Two popular Python libraries will be used for this purpose: beautifulsoup4 and requests. You can install them using two terminal commands:
pip install beautifulsoup4
pip install requests
Typically, data on a product page is grouped into blocks. Inside the blocks, the same type of data is under the same selectors (see figure):
If we download and parse an HTML page with a list of products, we can get a structured list of data. Specifically for our case, for each data block, we need to get the following dictionary:
{
'name': 'Труба профильная 40х20 2 мм 3м',
'image_url': 'https://my-website.com/30C39890-D527-427E-B573-504969456BF5.jpg',
'price': Decimal('493.00'),
'unit': 'за шт',
'code': '38140012'
}
The plan is ready - let's start its implementation!
Obviously, the script responsible for reading information from another site should be placed in a separate shop application module: shop/scraping.py.
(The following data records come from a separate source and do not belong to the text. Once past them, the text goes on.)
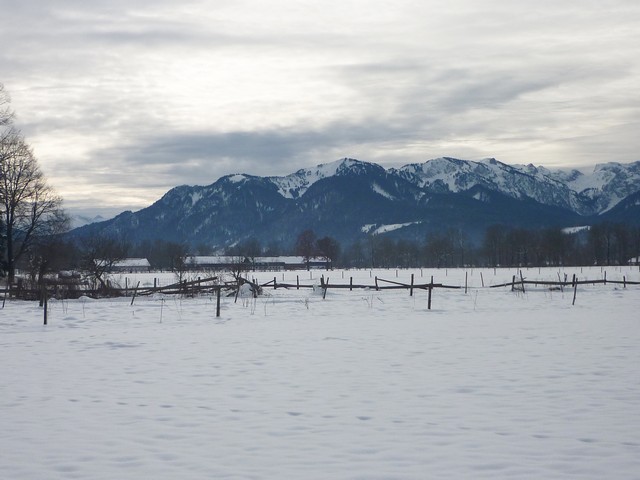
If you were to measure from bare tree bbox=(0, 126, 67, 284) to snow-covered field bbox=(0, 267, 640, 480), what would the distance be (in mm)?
26713

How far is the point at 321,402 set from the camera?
10.9m

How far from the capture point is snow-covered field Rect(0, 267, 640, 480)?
7672mm

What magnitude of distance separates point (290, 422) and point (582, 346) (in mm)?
10671

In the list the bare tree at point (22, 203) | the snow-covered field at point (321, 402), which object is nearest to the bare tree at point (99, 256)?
→ the bare tree at point (22, 203)

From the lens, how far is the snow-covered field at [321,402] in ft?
25.2

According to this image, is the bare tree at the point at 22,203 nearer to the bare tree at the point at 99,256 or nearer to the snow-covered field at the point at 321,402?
the bare tree at the point at 99,256

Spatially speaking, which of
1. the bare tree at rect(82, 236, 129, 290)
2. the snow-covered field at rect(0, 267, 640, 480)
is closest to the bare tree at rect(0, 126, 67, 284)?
the bare tree at rect(82, 236, 129, 290)

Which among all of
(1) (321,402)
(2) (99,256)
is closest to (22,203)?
(2) (99,256)

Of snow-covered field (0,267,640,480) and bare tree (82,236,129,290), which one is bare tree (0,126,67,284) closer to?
bare tree (82,236,129,290)

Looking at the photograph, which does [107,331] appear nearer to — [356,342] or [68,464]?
[356,342]

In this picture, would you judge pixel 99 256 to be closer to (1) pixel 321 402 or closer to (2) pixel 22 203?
(2) pixel 22 203

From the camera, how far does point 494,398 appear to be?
11.0 meters

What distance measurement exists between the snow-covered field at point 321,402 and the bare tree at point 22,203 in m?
26.7

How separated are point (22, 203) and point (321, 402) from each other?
4393cm
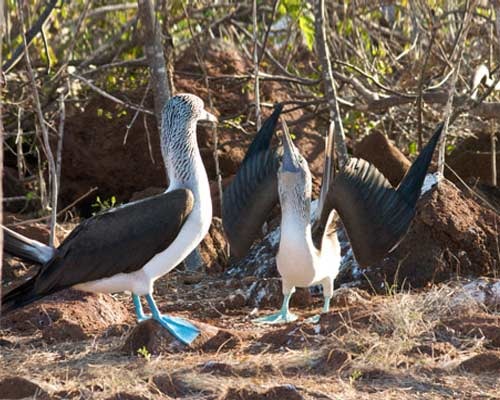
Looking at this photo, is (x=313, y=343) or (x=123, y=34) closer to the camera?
(x=313, y=343)

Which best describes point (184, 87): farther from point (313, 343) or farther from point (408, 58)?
point (313, 343)

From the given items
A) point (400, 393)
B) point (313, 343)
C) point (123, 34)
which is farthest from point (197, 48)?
point (400, 393)

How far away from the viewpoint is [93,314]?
627 centimetres

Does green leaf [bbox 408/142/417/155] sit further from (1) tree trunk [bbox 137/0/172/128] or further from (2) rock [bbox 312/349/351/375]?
(2) rock [bbox 312/349/351/375]

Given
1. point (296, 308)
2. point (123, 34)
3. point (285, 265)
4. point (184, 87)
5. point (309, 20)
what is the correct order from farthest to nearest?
point (123, 34), point (184, 87), point (309, 20), point (296, 308), point (285, 265)

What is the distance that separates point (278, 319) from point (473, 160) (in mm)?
3660

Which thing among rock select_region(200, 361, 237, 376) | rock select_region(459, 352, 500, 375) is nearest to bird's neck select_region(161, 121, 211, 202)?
rock select_region(200, 361, 237, 376)

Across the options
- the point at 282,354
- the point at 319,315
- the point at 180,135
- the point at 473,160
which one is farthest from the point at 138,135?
the point at 282,354

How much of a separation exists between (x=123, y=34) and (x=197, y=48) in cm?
165

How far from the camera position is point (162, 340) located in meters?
5.41

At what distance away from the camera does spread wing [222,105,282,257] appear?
6281 mm

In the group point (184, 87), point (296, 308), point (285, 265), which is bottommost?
point (296, 308)

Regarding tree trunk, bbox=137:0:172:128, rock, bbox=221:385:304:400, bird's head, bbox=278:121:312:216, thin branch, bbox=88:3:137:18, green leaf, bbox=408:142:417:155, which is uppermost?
thin branch, bbox=88:3:137:18

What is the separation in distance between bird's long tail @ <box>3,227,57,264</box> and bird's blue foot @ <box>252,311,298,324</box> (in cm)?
116
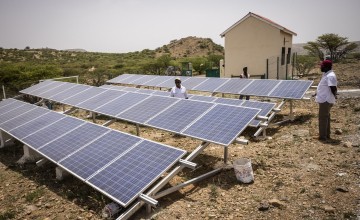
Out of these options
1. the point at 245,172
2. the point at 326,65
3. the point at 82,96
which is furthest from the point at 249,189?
the point at 82,96

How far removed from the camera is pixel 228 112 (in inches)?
282

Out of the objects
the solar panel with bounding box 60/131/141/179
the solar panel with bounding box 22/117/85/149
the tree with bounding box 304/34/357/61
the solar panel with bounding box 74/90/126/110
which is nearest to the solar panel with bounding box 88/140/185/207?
the solar panel with bounding box 60/131/141/179

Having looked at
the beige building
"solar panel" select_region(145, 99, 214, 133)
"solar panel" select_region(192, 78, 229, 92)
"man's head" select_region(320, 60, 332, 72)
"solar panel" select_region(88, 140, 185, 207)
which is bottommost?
"solar panel" select_region(88, 140, 185, 207)

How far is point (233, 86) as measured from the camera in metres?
13.4

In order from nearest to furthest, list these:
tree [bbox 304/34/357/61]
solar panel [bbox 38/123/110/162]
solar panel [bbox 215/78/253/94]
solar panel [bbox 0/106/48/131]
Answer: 1. solar panel [bbox 38/123/110/162]
2. solar panel [bbox 0/106/48/131]
3. solar panel [bbox 215/78/253/94]
4. tree [bbox 304/34/357/61]

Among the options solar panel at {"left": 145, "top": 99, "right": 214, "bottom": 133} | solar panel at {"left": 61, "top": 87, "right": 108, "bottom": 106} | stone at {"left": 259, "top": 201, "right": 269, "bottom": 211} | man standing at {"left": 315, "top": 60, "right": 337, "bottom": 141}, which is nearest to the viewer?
stone at {"left": 259, "top": 201, "right": 269, "bottom": 211}

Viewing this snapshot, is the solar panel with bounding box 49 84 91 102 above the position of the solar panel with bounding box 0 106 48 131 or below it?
above

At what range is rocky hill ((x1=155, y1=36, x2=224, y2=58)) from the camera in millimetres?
77000

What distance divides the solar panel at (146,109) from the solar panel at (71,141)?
4.16 feet

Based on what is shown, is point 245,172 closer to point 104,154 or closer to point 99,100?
point 104,154

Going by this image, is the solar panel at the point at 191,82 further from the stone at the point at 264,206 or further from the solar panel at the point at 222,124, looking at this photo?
the stone at the point at 264,206

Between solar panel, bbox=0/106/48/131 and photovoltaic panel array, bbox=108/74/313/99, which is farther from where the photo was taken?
photovoltaic panel array, bbox=108/74/313/99

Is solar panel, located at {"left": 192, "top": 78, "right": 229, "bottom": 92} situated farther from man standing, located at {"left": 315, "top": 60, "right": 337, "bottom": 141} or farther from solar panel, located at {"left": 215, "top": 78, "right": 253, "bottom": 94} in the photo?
man standing, located at {"left": 315, "top": 60, "right": 337, "bottom": 141}

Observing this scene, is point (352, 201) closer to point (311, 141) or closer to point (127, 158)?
point (311, 141)
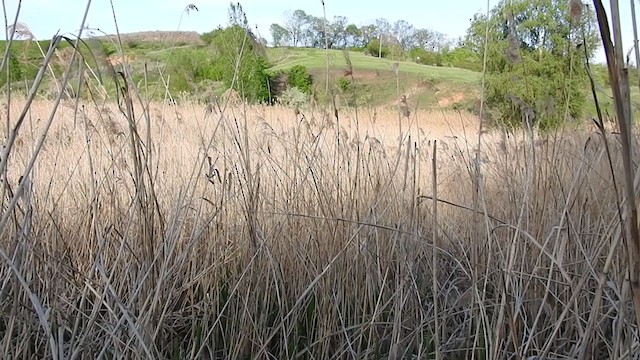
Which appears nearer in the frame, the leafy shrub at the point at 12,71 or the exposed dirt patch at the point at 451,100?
the leafy shrub at the point at 12,71

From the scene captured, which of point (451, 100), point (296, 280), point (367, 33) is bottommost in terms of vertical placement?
point (296, 280)

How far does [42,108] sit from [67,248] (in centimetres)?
400

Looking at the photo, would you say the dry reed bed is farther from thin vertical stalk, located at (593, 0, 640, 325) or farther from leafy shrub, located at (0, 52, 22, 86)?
thin vertical stalk, located at (593, 0, 640, 325)

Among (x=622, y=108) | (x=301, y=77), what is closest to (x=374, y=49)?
(x=622, y=108)

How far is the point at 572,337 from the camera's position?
1.00 m

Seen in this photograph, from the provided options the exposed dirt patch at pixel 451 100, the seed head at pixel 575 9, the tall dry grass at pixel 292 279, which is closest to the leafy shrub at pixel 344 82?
the tall dry grass at pixel 292 279

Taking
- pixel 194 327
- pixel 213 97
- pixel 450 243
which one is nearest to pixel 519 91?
pixel 450 243

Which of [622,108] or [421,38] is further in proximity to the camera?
[421,38]

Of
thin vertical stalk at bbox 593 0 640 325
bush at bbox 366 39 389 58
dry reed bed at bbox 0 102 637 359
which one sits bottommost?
dry reed bed at bbox 0 102 637 359

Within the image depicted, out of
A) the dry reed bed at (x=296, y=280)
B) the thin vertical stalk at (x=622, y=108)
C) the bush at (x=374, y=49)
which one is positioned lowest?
the dry reed bed at (x=296, y=280)

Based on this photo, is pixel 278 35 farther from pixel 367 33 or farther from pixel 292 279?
pixel 292 279

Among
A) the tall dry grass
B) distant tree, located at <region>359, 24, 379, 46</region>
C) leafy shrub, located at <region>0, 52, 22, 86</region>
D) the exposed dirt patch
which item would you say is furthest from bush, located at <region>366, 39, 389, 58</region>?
leafy shrub, located at <region>0, 52, 22, 86</region>

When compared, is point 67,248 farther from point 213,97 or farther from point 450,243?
point 450,243

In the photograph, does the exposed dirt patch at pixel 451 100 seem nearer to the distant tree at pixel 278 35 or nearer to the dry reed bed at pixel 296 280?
the distant tree at pixel 278 35
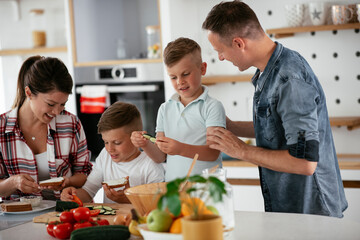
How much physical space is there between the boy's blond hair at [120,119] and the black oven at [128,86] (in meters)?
1.27

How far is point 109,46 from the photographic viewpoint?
3.80m

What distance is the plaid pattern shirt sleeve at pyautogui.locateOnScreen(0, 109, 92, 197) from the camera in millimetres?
2236

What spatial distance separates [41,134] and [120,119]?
0.41m

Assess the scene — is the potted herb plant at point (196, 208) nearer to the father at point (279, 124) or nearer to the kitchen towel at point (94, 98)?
the father at point (279, 124)

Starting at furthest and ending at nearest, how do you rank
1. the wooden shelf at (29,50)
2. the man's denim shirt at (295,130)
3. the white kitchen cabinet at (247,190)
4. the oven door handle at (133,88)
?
the wooden shelf at (29,50), the oven door handle at (133,88), the white kitchen cabinet at (247,190), the man's denim shirt at (295,130)

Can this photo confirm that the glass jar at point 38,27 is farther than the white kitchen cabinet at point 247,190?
Yes

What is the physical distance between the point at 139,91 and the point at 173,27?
55cm

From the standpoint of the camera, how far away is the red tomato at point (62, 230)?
151 centimetres

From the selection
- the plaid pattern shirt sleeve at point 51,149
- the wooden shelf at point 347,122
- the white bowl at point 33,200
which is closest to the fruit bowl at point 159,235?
the white bowl at point 33,200

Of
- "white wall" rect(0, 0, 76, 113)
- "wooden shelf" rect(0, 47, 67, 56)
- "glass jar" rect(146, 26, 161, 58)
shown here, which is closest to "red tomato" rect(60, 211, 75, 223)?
"glass jar" rect(146, 26, 161, 58)

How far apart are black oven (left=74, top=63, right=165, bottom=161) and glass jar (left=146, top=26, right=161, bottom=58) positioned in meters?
0.09

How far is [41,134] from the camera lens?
7.62ft

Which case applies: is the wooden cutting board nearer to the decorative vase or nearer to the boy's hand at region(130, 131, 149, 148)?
the boy's hand at region(130, 131, 149, 148)

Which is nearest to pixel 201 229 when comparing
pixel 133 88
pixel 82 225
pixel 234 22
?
pixel 82 225
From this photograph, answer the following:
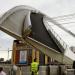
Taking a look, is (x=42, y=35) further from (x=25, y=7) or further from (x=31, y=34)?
(x=25, y=7)

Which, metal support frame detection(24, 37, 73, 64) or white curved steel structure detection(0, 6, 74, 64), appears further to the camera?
metal support frame detection(24, 37, 73, 64)

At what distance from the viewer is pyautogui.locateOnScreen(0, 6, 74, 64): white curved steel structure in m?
21.8

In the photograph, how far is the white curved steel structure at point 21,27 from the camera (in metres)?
21.8

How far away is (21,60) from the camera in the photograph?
57906mm

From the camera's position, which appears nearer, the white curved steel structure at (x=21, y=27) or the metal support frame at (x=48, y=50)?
the white curved steel structure at (x=21, y=27)

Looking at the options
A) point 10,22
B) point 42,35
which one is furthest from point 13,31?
point 42,35

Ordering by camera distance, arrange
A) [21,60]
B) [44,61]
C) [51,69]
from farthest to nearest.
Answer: [21,60] < [44,61] < [51,69]

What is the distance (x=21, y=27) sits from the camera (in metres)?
22.3

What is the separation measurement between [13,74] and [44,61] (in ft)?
101

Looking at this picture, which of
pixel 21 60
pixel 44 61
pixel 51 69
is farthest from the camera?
pixel 21 60

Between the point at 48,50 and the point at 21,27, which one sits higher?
the point at 21,27

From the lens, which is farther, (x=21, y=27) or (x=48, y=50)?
(x=48, y=50)

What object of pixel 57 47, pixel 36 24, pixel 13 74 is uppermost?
pixel 36 24

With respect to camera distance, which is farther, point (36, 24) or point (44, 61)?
point (44, 61)
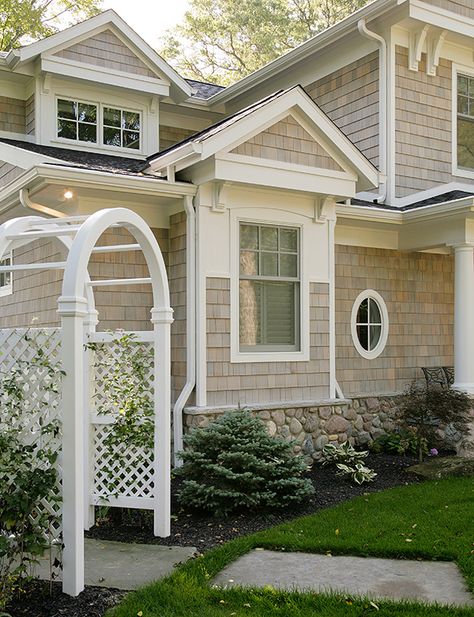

The scraping() function will be responsible for sending a request to URL_SCRAPING, reading data and writing this data to the Product table of the project database.
First of all, we need to get the HTML code of the product data page for further processing. This task will be assigned to the requests module:
import requests
def scraping():
URL_SCRAPING = 'https://www.some-site.com'
resp = requests.get(URL_SCRAPING, timeout=10.0)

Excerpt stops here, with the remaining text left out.